Salmon and Spinach Quiche Filling
- Fry your finely chopped onion in your knob of butter or olive oil over a medium-high heat. Keep moving it about until the edges just start to brown.
- Add your minced garlic and fry for another 1-2 minutes.
- Scatter evenly over the base of your baked pie case.
- Flake your cooked salmon into chunks of about an inch and scatter over the onion in the pie case.
- Wash your spinach and remove the stalks, pour over about 200ml of just boiled water to blanch it and then spread the spinach out onto a piece of kitchen paper to dry off, pat the top dry.
- Scatter the spinach over the cooked salmon.
- Beat your eggs together lightly and then add to your double (heavy) cream along with your chopped dill and briefly beat together to combine. season with about half a teaspoon of sea salt flakes and about 4 grinds of pepper.
- Sprinkle roughly two-thirds of your grated cheese over the spinach and then pour over your egg and mixture.
- Sprinkle over the rest of your grated cheese.
- Bake in the centre of your oven for 35-40 minutes or until your quiche is golden on top and no longer liquidy in the middle but it still has a slight wobble in the centre.
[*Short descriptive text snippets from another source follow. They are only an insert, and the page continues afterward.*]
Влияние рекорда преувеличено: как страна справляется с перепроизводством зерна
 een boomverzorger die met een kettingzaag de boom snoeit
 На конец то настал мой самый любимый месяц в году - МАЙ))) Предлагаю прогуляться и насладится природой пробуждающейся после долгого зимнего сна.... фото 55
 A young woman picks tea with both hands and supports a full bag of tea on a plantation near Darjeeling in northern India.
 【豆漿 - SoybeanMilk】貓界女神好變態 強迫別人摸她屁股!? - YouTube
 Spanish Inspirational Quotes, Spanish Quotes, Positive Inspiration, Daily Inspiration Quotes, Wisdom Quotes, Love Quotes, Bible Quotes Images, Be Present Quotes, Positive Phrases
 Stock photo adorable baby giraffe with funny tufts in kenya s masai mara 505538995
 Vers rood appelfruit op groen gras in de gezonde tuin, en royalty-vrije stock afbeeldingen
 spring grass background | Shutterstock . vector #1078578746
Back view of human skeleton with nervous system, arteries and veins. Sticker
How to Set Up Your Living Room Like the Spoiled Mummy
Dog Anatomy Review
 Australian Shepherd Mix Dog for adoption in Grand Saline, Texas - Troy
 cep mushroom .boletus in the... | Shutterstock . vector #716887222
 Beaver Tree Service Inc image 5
- Leave to cool and set for 20 minutes and then serve along with a fresh salad and some boiled new potatoes doused in butter and sprinkled with some chopped flat-leaf parsley.
Supporting Notes
-
- Use butter straight from the fridge, because it produces a flaky pastry and because it doesn't soak into the flour.
-
- Use ice-cold water and only add as much as it takes for the pastry to clump together.
-
- If your dough is overwet simply add some more flour.
-
- Do not over-mix stop as soon as the pastry starts to form large clumps and never knead it as this develops gluten in the flour and the baked pastry will be tough and hard.
-
- Always prick the case of the pastry case, this allows steam to escape whilst baking and prevents a soggy bottom!
-
- Chill your pastry once you've lined your tart tin this stabilises the pastry, resets the fat, ensures a flaky pastry and, most importantly, stops it from shrinking in the tin whilst baking.
- Fry your garlic for just a couple of minutes with your onion as overcooked garlic turns bitter.
- Pre-cook your salmon, this recipe explains how, I tend to roast mine uncovered for 15-20 minutes, leave it to cool and set for 10-15 minutes and then it will easily flake into large chunks.
- Pre-beat your eggs before beating them into your cream otherwise, your cream will over-thicken.
- Test the centre of the quiche by peeling back a little of the skin that has formed on the top in order to check if it is ready, if it is watery and runny pop it back into the oven for a few more minutes. It should look somewhere between runny and not 100% set and have a little wobble to it when ready. The quiche should be left for 20 minutes to fully set when it comes out of the oven (cook it too long and the egg becomes a bit rubbery).
- If there is a risk that your filling may overspill bake it on a baking sheet.